# Interesting Photography Topics



## bokaj

Hi,

I am an arts student in Salzburg, Austria and I'm quite new to the world of photography. However, I am having so much fun with it that I decided to dedicate my bachelor assignment to photography. In this assignment I have to choose a research question that I want to answer. 

Since a lot of great photographers and experts on the subject are on this forum, do you have any suggestions for interesting topics related to photography? They can be about ethics, aesthetics or anything else related to photography but shouldn't be too technical.

Also it should be managable to write about it in not more than 7200 words, thus the topic shouldn't be too general.

I would really appreciate your suggestions!

Thanks in advance!
Jakob


----------



## bokaj

Hi,

I am an arts student in Salzburg, Austria and I'm quite new to the world of photography. However, I am having so much fun with it that I decided to dedicate my bachelor assignment to photography. In this assignment I have to choose a research question that I want to answer. 

Since a lot of great photographers and experts on the subject are on this forum, do you have any suggestions for interesting topics related to photography? They can be about ethics, aesthetics or anything else related to photography but shouldn't be too technical.

Also it should be managable to write about it in not more than 7200 words, thus the topic shouldn't be too general.
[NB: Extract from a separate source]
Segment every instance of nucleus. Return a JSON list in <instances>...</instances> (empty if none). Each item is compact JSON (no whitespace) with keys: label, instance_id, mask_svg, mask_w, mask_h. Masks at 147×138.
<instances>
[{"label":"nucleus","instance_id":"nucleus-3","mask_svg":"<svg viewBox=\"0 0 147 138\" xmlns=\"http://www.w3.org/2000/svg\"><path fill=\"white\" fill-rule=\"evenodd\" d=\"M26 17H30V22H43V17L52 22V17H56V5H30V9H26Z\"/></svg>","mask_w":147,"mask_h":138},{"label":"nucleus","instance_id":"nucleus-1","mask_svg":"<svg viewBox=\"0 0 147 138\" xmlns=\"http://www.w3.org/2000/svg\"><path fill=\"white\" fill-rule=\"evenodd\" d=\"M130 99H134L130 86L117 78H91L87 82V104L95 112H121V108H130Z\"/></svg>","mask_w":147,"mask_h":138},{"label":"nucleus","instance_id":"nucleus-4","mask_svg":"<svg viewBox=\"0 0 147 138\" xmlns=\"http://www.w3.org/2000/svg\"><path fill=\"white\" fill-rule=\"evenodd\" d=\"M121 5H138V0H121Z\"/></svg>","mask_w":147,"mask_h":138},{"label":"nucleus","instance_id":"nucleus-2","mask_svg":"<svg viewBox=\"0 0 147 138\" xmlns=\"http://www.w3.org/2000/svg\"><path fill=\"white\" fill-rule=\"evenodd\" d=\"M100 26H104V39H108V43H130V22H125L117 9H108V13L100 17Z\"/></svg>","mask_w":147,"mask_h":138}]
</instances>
I would really appreciate your suggestions!

Thanks in advance!
Jakob


----------



## Chris of Arabia

Please don't start multiple threads with the same content across the Forum. It does cause some confusion. Thank you.


----------



## bokaj

Chris of Arabia said:


> Please don't start multiple threads with the same content across the Forum. It does cause some confusion. Thank you.



I'm sorry!


----------



## kkamin

bokaj said:


> Hi,
> 
> I am an arts student in Salzburg, Austria and I'm quite new to the world of photography. However, I am having so much fun with it that I decided to dedicate my bachelor assignment to photography. In this assignment I have to choose a research question that I want to answer.
> 
> Since a lot of great photographers and experts on the subject are on this forum, do you have any suggestions for interesting topics related to photography? They can be about ethics, aesthetics or anything else related to photography but shouldn't be too technical.
> 
> Also it should be managable to write about it in not more than 7200 words, thus the topic shouldn't be too general.
> 
> I would really appreciate your suggestions!
> 
> Thanks in advance!
> Jakob



You can write about how digital photography is a second, major revolution in consumer photography; the first being the "brownie" camera that came around the turn of the century and gave the everyday person the power to photograph.
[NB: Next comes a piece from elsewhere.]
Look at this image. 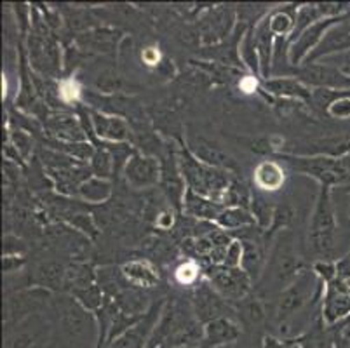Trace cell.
Here are the masks:
<instances>
[{"label":"cell","instance_id":"cell-1","mask_svg":"<svg viewBox=\"0 0 350 348\" xmlns=\"http://www.w3.org/2000/svg\"><path fill=\"white\" fill-rule=\"evenodd\" d=\"M176 161L180 165L181 176L185 180L187 188L196 191L197 196L211 199L221 204L225 191L234 178L230 172L224 169H216L200 162L189 148H181L176 153Z\"/></svg>","mask_w":350,"mask_h":348},{"label":"cell","instance_id":"cell-2","mask_svg":"<svg viewBox=\"0 0 350 348\" xmlns=\"http://www.w3.org/2000/svg\"><path fill=\"white\" fill-rule=\"evenodd\" d=\"M336 232H338V225H336L335 209L331 202V190L329 187H323L314 215H312L310 228H308L310 247L323 260L329 261V258L335 256Z\"/></svg>","mask_w":350,"mask_h":348},{"label":"cell","instance_id":"cell-3","mask_svg":"<svg viewBox=\"0 0 350 348\" xmlns=\"http://www.w3.org/2000/svg\"><path fill=\"white\" fill-rule=\"evenodd\" d=\"M282 161L293 168L295 171L301 172L305 176H310L319 181L323 187H333L350 181V157L335 159V157H301L284 153Z\"/></svg>","mask_w":350,"mask_h":348},{"label":"cell","instance_id":"cell-4","mask_svg":"<svg viewBox=\"0 0 350 348\" xmlns=\"http://www.w3.org/2000/svg\"><path fill=\"white\" fill-rule=\"evenodd\" d=\"M209 284L227 302H243L250 296L251 279L241 268H228L225 265H208L204 270Z\"/></svg>","mask_w":350,"mask_h":348},{"label":"cell","instance_id":"cell-5","mask_svg":"<svg viewBox=\"0 0 350 348\" xmlns=\"http://www.w3.org/2000/svg\"><path fill=\"white\" fill-rule=\"evenodd\" d=\"M312 280H314V272H301L281 293V298H279L278 305L279 324L295 319V315L300 314L301 308L307 305L308 299L312 298V291L317 289V286H319V279H316V282H312Z\"/></svg>","mask_w":350,"mask_h":348},{"label":"cell","instance_id":"cell-6","mask_svg":"<svg viewBox=\"0 0 350 348\" xmlns=\"http://www.w3.org/2000/svg\"><path fill=\"white\" fill-rule=\"evenodd\" d=\"M297 79L314 89H336V91L350 89V75L342 72L338 66H333L326 62L304 65L298 70Z\"/></svg>","mask_w":350,"mask_h":348},{"label":"cell","instance_id":"cell-7","mask_svg":"<svg viewBox=\"0 0 350 348\" xmlns=\"http://www.w3.org/2000/svg\"><path fill=\"white\" fill-rule=\"evenodd\" d=\"M347 18H349V14L336 16V18H324L321 19V21H317V23L312 25L310 28H307V30H305L304 34H301L300 37H298L297 40L289 46V51H288L289 63L295 66H300L301 62L307 59L308 54L319 46L321 40H323L324 35H326V31L329 30V28L340 25L342 21H345Z\"/></svg>","mask_w":350,"mask_h":348},{"label":"cell","instance_id":"cell-8","mask_svg":"<svg viewBox=\"0 0 350 348\" xmlns=\"http://www.w3.org/2000/svg\"><path fill=\"white\" fill-rule=\"evenodd\" d=\"M192 310L197 321L204 325L208 322L215 321V319L227 317V314L230 312V306H228L227 299L219 295L211 284L200 282L196 287V293H193Z\"/></svg>","mask_w":350,"mask_h":348},{"label":"cell","instance_id":"cell-9","mask_svg":"<svg viewBox=\"0 0 350 348\" xmlns=\"http://www.w3.org/2000/svg\"><path fill=\"white\" fill-rule=\"evenodd\" d=\"M165 299L155 303L150 306V310L146 312L145 317L133 325L131 330H127L122 336L113 340L112 343L107 345L105 348H146L148 340H150L152 333H154L155 325H157L159 319H161L162 310H164Z\"/></svg>","mask_w":350,"mask_h":348},{"label":"cell","instance_id":"cell-10","mask_svg":"<svg viewBox=\"0 0 350 348\" xmlns=\"http://www.w3.org/2000/svg\"><path fill=\"white\" fill-rule=\"evenodd\" d=\"M270 273L275 284L281 287H288L293 280L300 276V260L293 251L291 237H281V242L273 251L272 261H270Z\"/></svg>","mask_w":350,"mask_h":348},{"label":"cell","instance_id":"cell-11","mask_svg":"<svg viewBox=\"0 0 350 348\" xmlns=\"http://www.w3.org/2000/svg\"><path fill=\"white\" fill-rule=\"evenodd\" d=\"M124 174H126L127 183L133 188H152L161 181L162 165L157 159L146 157L142 153H135L131 159H127L124 165Z\"/></svg>","mask_w":350,"mask_h":348},{"label":"cell","instance_id":"cell-12","mask_svg":"<svg viewBox=\"0 0 350 348\" xmlns=\"http://www.w3.org/2000/svg\"><path fill=\"white\" fill-rule=\"evenodd\" d=\"M189 150L199 159L200 162L211 165L216 169H224V171H239V165L235 159L232 157L227 150H224L219 145H216L211 139L204 136H197V138L189 139Z\"/></svg>","mask_w":350,"mask_h":348},{"label":"cell","instance_id":"cell-13","mask_svg":"<svg viewBox=\"0 0 350 348\" xmlns=\"http://www.w3.org/2000/svg\"><path fill=\"white\" fill-rule=\"evenodd\" d=\"M343 51H350V30L347 27H336L329 28L321 40L319 46L312 51L305 59V65H312L317 59H326V57H333L335 54L343 53Z\"/></svg>","mask_w":350,"mask_h":348},{"label":"cell","instance_id":"cell-14","mask_svg":"<svg viewBox=\"0 0 350 348\" xmlns=\"http://www.w3.org/2000/svg\"><path fill=\"white\" fill-rule=\"evenodd\" d=\"M241 338V325L230 317H219L204 324V340L202 347L221 348L235 343Z\"/></svg>","mask_w":350,"mask_h":348},{"label":"cell","instance_id":"cell-15","mask_svg":"<svg viewBox=\"0 0 350 348\" xmlns=\"http://www.w3.org/2000/svg\"><path fill=\"white\" fill-rule=\"evenodd\" d=\"M293 155L343 159L347 155H350V138H347V136H333V138L314 139L307 146H301V148L295 150Z\"/></svg>","mask_w":350,"mask_h":348},{"label":"cell","instance_id":"cell-16","mask_svg":"<svg viewBox=\"0 0 350 348\" xmlns=\"http://www.w3.org/2000/svg\"><path fill=\"white\" fill-rule=\"evenodd\" d=\"M91 124L98 138L108 143H122L129 139V127L126 120L117 115H107L91 110Z\"/></svg>","mask_w":350,"mask_h":348},{"label":"cell","instance_id":"cell-17","mask_svg":"<svg viewBox=\"0 0 350 348\" xmlns=\"http://www.w3.org/2000/svg\"><path fill=\"white\" fill-rule=\"evenodd\" d=\"M234 27V12L232 9H216L209 12L200 23V38L208 44H215L228 37Z\"/></svg>","mask_w":350,"mask_h":348},{"label":"cell","instance_id":"cell-18","mask_svg":"<svg viewBox=\"0 0 350 348\" xmlns=\"http://www.w3.org/2000/svg\"><path fill=\"white\" fill-rule=\"evenodd\" d=\"M263 89L270 94L279 96V98H288V100H301L312 101V91L308 85H305L297 77H275L263 82Z\"/></svg>","mask_w":350,"mask_h":348},{"label":"cell","instance_id":"cell-19","mask_svg":"<svg viewBox=\"0 0 350 348\" xmlns=\"http://www.w3.org/2000/svg\"><path fill=\"white\" fill-rule=\"evenodd\" d=\"M224 209V204L197 196L196 191L187 188L185 199H183V213H185L189 218H196L199 219V222H216L218 215Z\"/></svg>","mask_w":350,"mask_h":348},{"label":"cell","instance_id":"cell-20","mask_svg":"<svg viewBox=\"0 0 350 348\" xmlns=\"http://www.w3.org/2000/svg\"><path fill=\"white\" fill-rule=\"evenodd\" d=\"M124 277L133 287L146 289V287H155L159 284L157 267L150 260H131L120 267Z\"/></svg>","mask_w":350,"mask_h":348},{"label":"cell","instance_id":"cell-21","mask_svg":"<svg viewBox=\"0 0 350 348\" xmlns=\"http://www.w3.org/2000/svg\"><path fill=\"white\" fill-rule=\"evenodd\" d=\"M286 172L275 161H262L254 169V185L263 191H275L282 188Z\"/></svg>","mask_w":350,"mask_h":348},{"label":"cell","instance_id":"cell-22","mask_svg":"<svg viewBox=\"0 0 350 348\" xmlns=\"http://www.w3.org/2000/svg\"><path fill=\"white\" fill-rule=\"evenodd\" d=\"M273 34L270 31L269 18L263 19L262 23L254 28V44H256L258 57H260V70L262 77L269 81L270 73V62H272V51H273Z\"/></svg>","mask_w":350,"mask_h":348},{"label":"cell","instance_id":"cell-23","mask_svg":"<svg viewBox=\"0 0 350 348\" xmlns=\"http://www.w3.org/2000/svg\"><path fill=\"white\" fill-rule=\"evenodd\" d=\"M117 306L122 314L129 315V317H143L146 312L150 310V302L148 296L143 293V289L138 287H127L126 291L120 293L116 298Z\"/></svg>","mask_w":350,"mask_h":348},{"label":"cell","instance_id":"cell-24","mask_svg":"<svg viewBox=\"0 0 350 348\" xmlns=\"http://www.w3.org/2000/svg\"><path fill=\"white\" fill-rule=\"evenodd\" d=\"M66 268L58 261H44L35 270V284L44 289H62L65 287Z\"/></svg>","mask_w":350,"mask_h":348},{"label":"cell","instance_id":"cell-25","mask_svg":"<svg viewBox=\"0 0 350 348\" xmlns=\"http://www.w3.org/2000/svg\"><path fill=\"white\" fill-rule=\"evenodd\" d=\"M243 242V258H241V270L250 277L251 280H256L262 276L263 263H265V254L258 242L241 241Z\"/></svg>","mask_w":350,"mask_h":348},{"label":"cell","instance_id":"cell-26","mask_svg":"<svg viewBox=\"0 0 350 348\" xmlns=\"http://www.w3.org/2000/svg\"><path fill=\"white\" fill-rule=\"evenodd\" d=\"M51 131L65 143H82L85 142L84 129L81 124L75 120V117L70 115H58L51 119Z\"/></svg>","mask_w":350,"mask_h":348},{"label":"cell","instance_id":"cell-27","mask_svg":"<svg viewBox=\"0 0 350 348\" xmlns=\"http://www.w3.org/2000/svg\"><path fill=\"white\" fill-rule=\"evenodd\" d=\"M251 199H253V191L247 187L246 181L243 178L235 176L232 183L228 185L227 191H225L221 204L225 207H243V209L250 211Z\"/></svg>","mask_w":350,"mask_h":348},{"label":"cell","instance_id":"cell-28","mask_svg":"<svg viewBox=\"0 0 350 348\" xmlns=\"http://www.w3.org/2000/svg\"><path fill=\"white\" fill-rule=\"evenodd\" d=\"M216 225L221 230H235V228H246V226L254 225V216L251 211L243 209V207H225L216 218Z\"/></svg>","mask_w":350,"mask_h":348},{"label":"cell","instance_id":"cell-29","mask_svg":"<svg viewBox=\"0 0 350 348\" xmlns=\"http://www.w3.org/2000/svg\"><path fill=\"white\" fill-rule=\"evenodd\" d=\"M79 193H81L82 199H85L88 202L103 204L105 200H108L110 196H112V185H110L108 180H101V178L93 176L81 185Z\"/></svg>","mask_w":350,"mask_h":348},{"label":"cell","instance_id":"cell-30","mask_svg":"<svg viewBox=\"0 0 350 348\" xmlns=\"http://www.w3.org/2000/svg\"><path fill=\"white\" fill-rule=\"evenodd\" d=\"M120 38V34L116 30H110V28H98V30L89 31V34L82 35L79 40H85V44L93 47L96 51H103L108 53L117 46V40Z\"/></svg>","mask_w":350,"mask_h":348},{"label":"cell","instance_id":"cell-31","mask_svg":"<svg viewBox=\"0 0 350 348\" xmlns=\"http://www.w3.org/2000/svg\"><path fill=\"white\" fill-rule=\"evenodd\" d=\"M251 215L254 216V222L258 223V226L262 230H269L270 225L273 222V213H275V207L272 204H269V200L258 193V191H253V199H251Z\"/></svg>","mask_w":350,"mask_h":348},{"label":"cell","instance_id":"cell-32","mask_svg":"<svg viewBox=\"0 0 350 348\" xmlns=\"http://www.w3.org/2000/svg\"><path fill=\"white\" fill-rule=\"evenodd\" d=\"M75 302L79 303L81 306H84L88 312H98L101 308L105 302V295L101 291V287L98 286L96 282L91 284L88 287H82V289H77V291L72 293Z\"/></svg>","mask_w":350,"mask_h":348},{"label":"cell","instance_id":"cell-33","mask_svg":"<svg viewBox=\"0 0 350 348\" xmlns=\"http://www.w3.org/2000/svg\"><path fill=\"white\" fill-rule=\"evenodd\" d=\"M295 21H297V16L289 14L286 11H275L269 18L270 31H272L273 37L278 38V40L279 38L288 40L291 37L293 30H295Z\"/></svg>","mask_w":350,"mask_h":348},{"label":"cell","instance_id":"cell-34","mask_svg":"<svg viewBox=\"0 0 350 348\" xmlns=\"http://www.w3.org/2000/svg\"><path fill=\"white\" fill-rule=\"evenodd\" d=\"M239 56L243 57V62L246 63L253 72L262 75V70H260V57H258L256 44H254V30H250L243 37L241 44H239Z\"/></svg>","mask_w":350,"mask_h":348},{"label":"cell","instance_id":"cell-35","mask_svg":"<svg viewBox=\"0 0 350 348\" xmlns=\"http://www.w3.org/2000/svg\"><path fill=\"white\" fill-rule=\"evenodd\" d=\"M241 315H243V319L247 324L256 325L265 321V306H263V303L258 298H250L247 296V298H244L241 302Z\"/></svg>","mask_w":350,"mask_h":348},{"label":"cell","instance_id":"cell-36","mask_svg":"<svg viewBox=\"0 0 350 348\" xmlns=\"http://www.w3.org/2000/svg\"><path fill=\"white\" fill-rule=\"evenodd\" d=\"M112 155H110L107 150H96L93 159H91V171H93V176L101 178V180H108L110 174H112Z\"/></svg>","mask_w":350,"mask_h":348},{"label":"cell","instance_id":"cell-37","mask_svg":"<svg viewBox=\"0 0 350 348\" xmlns=\"http://www.w3.org/2000/svg\"><path fill=\"white\" fill-rule=\"evenodd\" d=\"M200 277V267L196 260H187L176 268V272H174V279H176L178 284L181 286H193V284L199 280Z\"/></svg>","mask_w":350,"mask_h":348},{"label":"cell","instance_id":"cell-38","mask_svg":"<svg viewBox=\"0 0 350 348\" xmlns=\"http://www.w3.org/2000/svg\"><path fill=\"white\" fill-rule=\"evenodd\" d=\"M152 256L157 261L162 263H167V261H173L178 256V247L170 241H164V239H155L154 244L150 245Z\"/></svg>","mask_w":350,"mask_h":348},{"label":"cell","instance_id":"cell-39","mask_svg":"<svg viewBox=\"0 0 350 348\" xmlns=\"http://www.w3.org/2000/svg\"><path fill=\"white\" fill-rule=\"evenodd\" d=\"M293 219V209L289 206H278L275 207V213H273V222L270 225V228L267 230V239L272 237V234H275L278 230L286 228V226L291 223Z\"/></svg>","mask_w":350,"mask_h":348},{"label":"cell","instance_id":"cell-40","mask_svg":"<svg viewBox=\"0 0 350 348\" xmlns=\"http://www.w3.org/2000/svg\"><path fill=\"white\" fill-rule=\"evenodd\" d=\"M312 272H314V276H316L324 286H327V284H331L336 279V261H316L314 267H312Z\"/></svg>","mask_w":350,"mask_h":348},{"label":"cell","instance_id":"cell-41","mask_svg":"<svg viewBox=\"0 0 350 348\" xmlns=\"http://www.w3.org/2000/svg\"><path fill=\"white\" fill-rule=\"evenodd\" d=\"M58 96L63 103H75L81 96V85L73 79H65L58 88Z\"/></svg>","mask_w":350,"mask_h":348},{"label":"cell","instance_id":"cell-42","mask_svg":"<svg viewBox=\"0 0 350 348\" xmlns=\"http://www.w3.org/2000/svg\"><path fill=\"white\" fill-rule=\"evenodd\" d=\"M96 88L101 92H116L120 89V79L112 72L100 73L96 79Z\"/></svg>","mask_w":350,"mask_h":348},{"label":"cell","instance_id":"cell-43","mask_svg":"<svg viewBox=\"0 0 350 348\" xmlns=\"http://www.w3.org/2000/svg\"><path fill=\"white\" fill-rule=\"evenodd\" d=\"M35 340H37V336L30 331H20V333L12 334L9 338L5 348H33Z\"/></svg>","mask_w":350,"mask_h":348},{"label":"cell","instance_id":"cell-44","mask_svg":"<svg viewBox=\"0 0 350 348\" xmlns=\"http://www.w3.org/2000/svg\"><path fill=\"white\" fill-rule=\"evenodd\" d=\"M241 258H243V242L234 241L228 245L224 265L228 268H241Z\"/></svg>","mask_w":350,"mask_h":348},{"label":"cell","instance_id":"cell-45","mask_svg":"<svg viewBox=\"0 0 350 348\" xmlns=\"http://www.w3.org/2000/svg\"><path fill=\"white\" fill-rule=\"evenodd\" d=\"M27 251V245L21 239L14 235H5L4 239V256H21Z\"/></svg>","mask_w":350,"mask_h":348},{"label":"cell","instance_id":"cell-46","mask_svg":"<svg viewBox=\"0 0 350 348\" xmlns=\"http://www.w3.org/2000/svg\"><path fill=\"white\" fill-rule=\"evenodd\" d=\"M176 223V215L171 207L167 209H162L157 213V218H155V226L159 230H171Z\"/></svg>","mask_w":350,"mask_h":348},{"label":"cell","instance_id":"cell-47","mask_svg":"<svg viewBox=\"0 0 350 348\" xmlns=\"http://www.w3.org/2000/svg\"><path fill=\"white\" fill-rule=\"evenodd\" d=\"M336 279L349 280L350 279V253L336 260Z\"/></svg>","mask_w":350,"mask_h":348},{"label":"cell","instance_id":"cell-48","mask_svg":"<svg viewBox=\"0 0 350 348\" xmlns=\"http://www.w3.org/2000/svg\"><path fill=\"white\" fill-rule=\"evenodd\" d=\"M25 265V258L21 256H4L2 260V268H4L5 273L16 272L18 268H21Z\"/></svg>","mask_w":350,"mask_h":348},{"label":"cell","instance_id":"cell-49","mask_svg":"<svg viewBox=\"0 0 350 348\" xmlns=\"http://www.w3.org/2000/svg\"><path fill=\"white\" fill-rule=\"evenodd\" d=\"M142 59L145 65L148 66H157L161 63V53L155 47H146L142 53Z\"/></svg>","mask_w":350,"mask_h":348},{"label":"cell","instance_id":"cell-50","mask_svg":"<svg viewBox=\"0 0 350 348\" xmlns=\"http://www.w3.org/2000/svg\"><path fill=\"white\" fill-rule=\"evenodd\" d=\"M14 142H16V148L20 150L21 153H27L28 152V148H30V138H28L27 134L25 133H18V134H14Z\"/></svg>","mask_w":350,"mask_h":348},{"label":"cell","instance_id":"cell-51","mask_svg":"<svg viewBox=\"0 0 350 348\" xmlns=\"http://www.w3.org/2000/svg\"><path fill=\"white\" fill-rule=\"evenodd\" d=\"M85 218H88V216H85V215H77V219H75V222H72V223H73V225H79V219H85ZM79 228H82V230H84V232H88V225H85V223H82V225L79 226Z\"/></svg>","mask_w":350,"mask_h":348},{"label":"cell","instance_id":"cell-52","mask_svg":"<svg viewBox=\"0 0 350 348\" xmlns=\"http://www.w3.org/2000/svg\"><path fill=\"white\" fill-rule=\"evenodd\" d=\"M221 348H239V347L235 343H232V345H227V347H221Z\"/></svg>","mask_w":350,"mask_h":348},{"label":"cell","instance_id":"cell-53","mask_svg":"<svg viewBox=\"0 0 350 348\" xmlns=\"http://www.w3.org/2000/svg\"><path fill=\"white\" fill-rule=\"evenodd\" d=\"M343 282L347 284V287H349V291H350V279L349 280H343Z\"/></svg>","mask_w":350,"mask_h":348},{"label":"cell","instance_id":"cell-54","mask_svg":"<svg viewBox=\"0 0 350 348\" xmlns=\"http://www.w3.org/2000/svg\"><path fill=\"white\" fill-rule=\"evenodd\" d=\"M347 216H349V222H350V204H349V211H347Z\"/></svg>","mask_w":350,"mask_h":348},{"label":"cell","instance_id":"cell-55","mask_svg":"<svg viewBox=\"0 0 350 348\" xmlns=\"http://www.w3.org/2000/svg\"><path fill=\"white\" fill-rule=\"evenodd\" d=\"M347 75H350V68H349V70H347Z\"/></svg>","mask_w":350,"mask_h":348}]
</instances>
Or write about the ethics of image manipulation and when does a photograph in the traditional sense of the word stop being a photograph and become something else entirely?  When prints were made from film negatives, it was a lot harder to manipulate the image.  But now days, with powerful image editing software, the possibilities are endless.  It would be easy to talk about this under the umbrella of photojournalistic ethics.  But I think it is more interesting when the discussion surrounds other types of photography.  For example, I recently shot my friend's dog.  I ended up retouching leash straps on his fur and removing stray whiskers I thought would benefit the portrait if removed.  Is that still a picture of his dog?  If I shoot a portrait of a girl and I remove her skin blemished, push in her love handles and reconstruct her skin tones, is that still the girl?  I know a "traditional photograph" is hard to quantify, and that photographs are not objective recordings.  Photographers can choose the framing, the angles, lens focal lengths, lighting, posing, the moment of capture, etc.  The smallest shift in one of those choices will produce a different image that will inspire different ideas and emotions from the viewer.  And many feel in a way that image manipulation is simply an extension of the creative choices we make anyways and the ethics of photography, if there really is any, is impossible to define.


----------



## bokaj

Hey thanks a lot for these great ideas. I like the one about ethics in image manipulation. It is really a topic that every photographer has to ask himself at some point. I'll keep it in mind.

Thank you!


----------